ÜBUNGSTEXT
Wenn Hund Wuschel vor dem Wochenende erklärt, warum man rechts und links schauen muss, bevor man die Straße überquert, oder dass es gar nicht geht, wenn Onkel Klaus am Steuer telefoniert, leuchtet das jedem ein. Auch Kindern. Für sie sind solche Videos wie die der Kreispolizeibehörde Unna ja auch gemacht. In der digitalen Welt von heute sind zwar klassische Wege der Verkehrserziehung immer noch wichtig und aktuell. Doch genauso essenziell ist es, moderne Möglichkeiten zu nutzen. Und das von klein auf. Denn diese Wissensvermittlung beginnt bei Kindern bereits im Alter von zwei, drei Jahren. „Bewusste Verkehrserziehung ist es am Anfang nicht. Aber eine Auseinandersetzung mit dem Thema ist schon von klein auf da. Ich würde Verkehrserziehung als Teil des Alltags definieren“, erklärt Josef Weiß, Redakteur beim VMS-Verkehrswacht Medien & Service. So sollen Kinder nie an der Seite zum Fahrbahnrand gehen und bei Rot bleibt jeder stehen. „Das müssen Kinder von Beginn an lernen, die Eltern erklären immer wieder, warum“, sagt Weiß.

Drei Kompetenzen

Im Kindergartenalter ist es an der Zeit, drei Schlüsselkompetenzen zu fördern: Bewegen, Wahrnehmen und Verständigen. Dann sollten die Kleinen üben, ihre Bewegungen zu kontrollieren, die eigene Geschwindigkeit erfahren und die Reaktionsfähigkeit trainieren. Nur so sind sie in der Lage, aus dem Laufen zum Beispiel an einer Bordsteinkante zum Stehen zu kommen. Bei der Wahrnehmung geht es darum, das, was man sieht und hört, zu verarbeiten. Aus welcher Richtung kommt ein Geräusch? Ist es wichtig oder nicht? Im Laufe der Zeit lernen Kinder Geschwindigkeiten, Entfernungen, Gefahren und die Absichten anderer Verkehrsteilnehmer einzuschätzen. Gleichzeitig müssen sie sich verständigen und ihre eigenen Absichten mitteilen können. Dazu gehört auch das Wissen über Verständigungszeichen und -regeln.

FOLGENDE DATEN
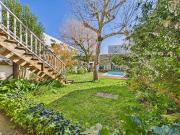 Maison Bordeaux 7 pièces 164 m2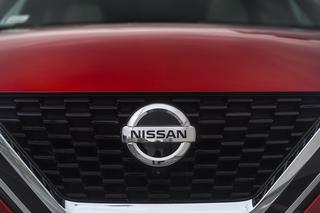 Nissan Qashqai 1.3 DIG-T MHEV 158 KM Xtronic 4WD TEKNA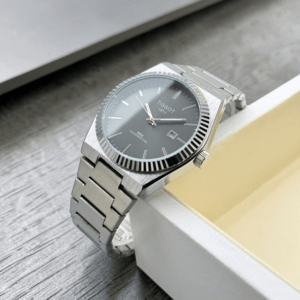 Tissot PRX Watch for Men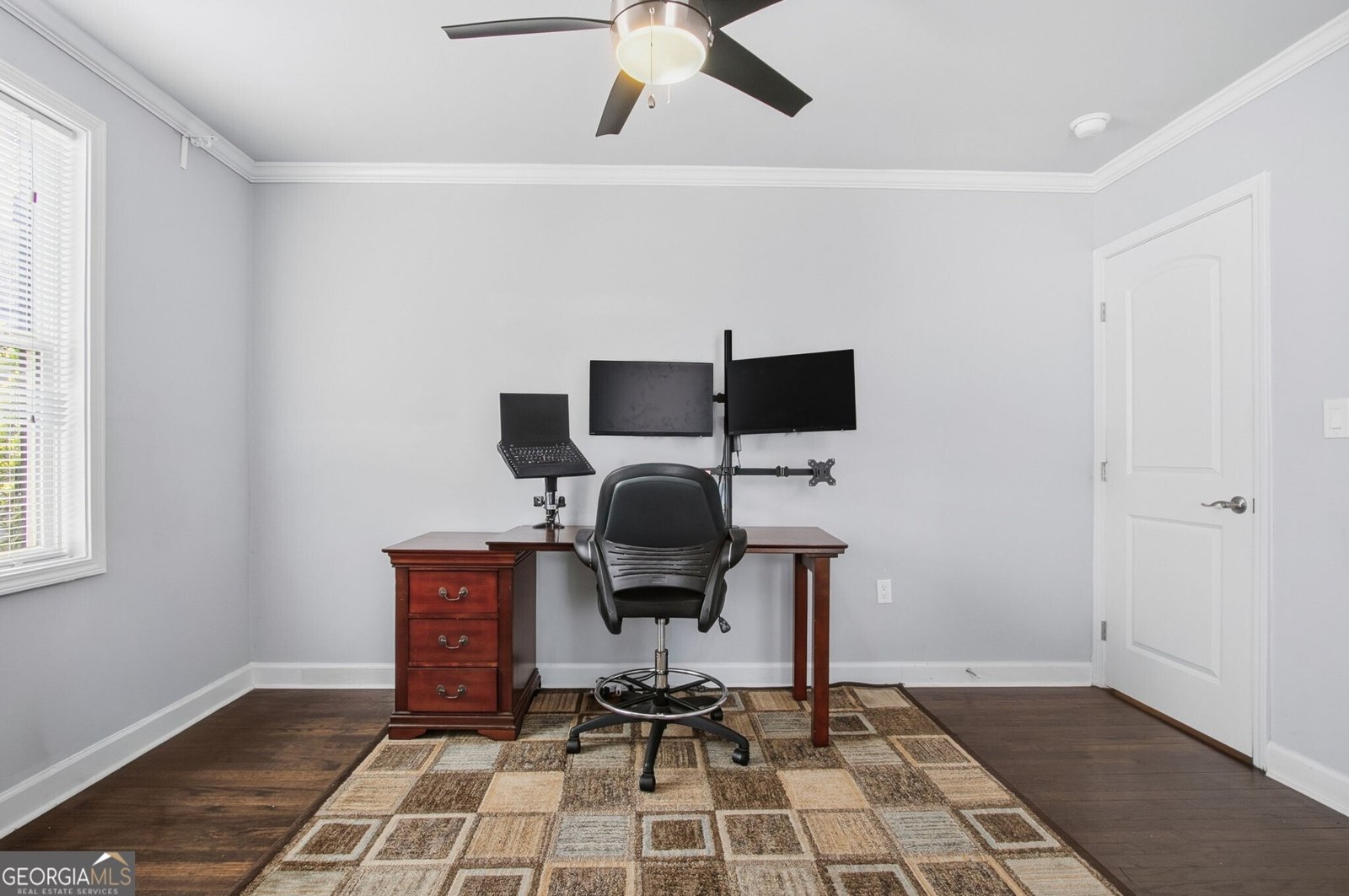 682 Quillian Avenue Decatur - Photo 18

AUFGABEN
A – Welche Dinge lernen Kinder laut dem Übungstext im Laufe der Zeit einzuschätzen? Nenne alle.
B – Prüfe anhand des Übungstexts, ob die folgenden Aussagen zutreffen: (i) Laut Josef Weiß handelt es sich am Anfang nicht um bewusste Verkehrserziehung. (ii) Die Wissensvermittlung beginnt bei Kindern erst im Schulalter. (iii) Josef Weiß ist Redakteur beim VMS-Verkehrswacht Medien & Service. Antworte jeweils mit Ja oder Nein und zitiere die entscheidenden Worte.
C – Schreibe aus dem Übungstext den Abschnitt wörtlich ab, der mit „Im Kindergartenalter ist“ beginnt und mit „Verständigungszeichen und -regeln.“ endet.

LÖSUNGEN
A – Geschwindigkeiten, Entfernungen, Gefahren und die Absichten anderer Verkehrsteilnehmer

B –
(i) Ja: „Bewusste Verkehrserziehung ist es am Anfang nicht.“
(ii) Nein: „Denn diese Wissensvermittlung beginnt bei Kindern bereits im Alter von zwei, drei Jahren.“
(iii) Ja: „erklärt Josef Weiß, Redakteur beim VMS-Verkehrswacht Medien & Service“

C –
Im Kindergartenalter ist es an der Zeit, drei Schlüsselkompetenzen zu fördern: Bewegen, Wahrnehmen und Verständigen. Dann sollten die Kleinen üben, ihre Bewegungen zu kontrollieren, die eigene Geschwindigkeit erfahren und die Reaktionsfähigkeit trainieren. Nur so sind sie in der Lage, aus dem Laufen zum Beispiel an einer Bordsteinkante zum Stehen zu kommen. Bei der Wahrnehmung geht es darum, das, was man sieht und hört, zu verarbeiten. Aus welcher Richtung kommt ein Geräusch? Ist es wichtig oder nicht? Im Laufe der Zeit lernen Kinder Geschwindigkeiten, Entfernungen, Gefahren und die Absichten anderer Verkehrsteilnehmer einzuschätzen. Gleichzeitig müssen sie sich verständigen und ihre eigenen Absichten mitteilen können. Dazu gehört auch das Wissen über Verständigungszeichen und -regeln.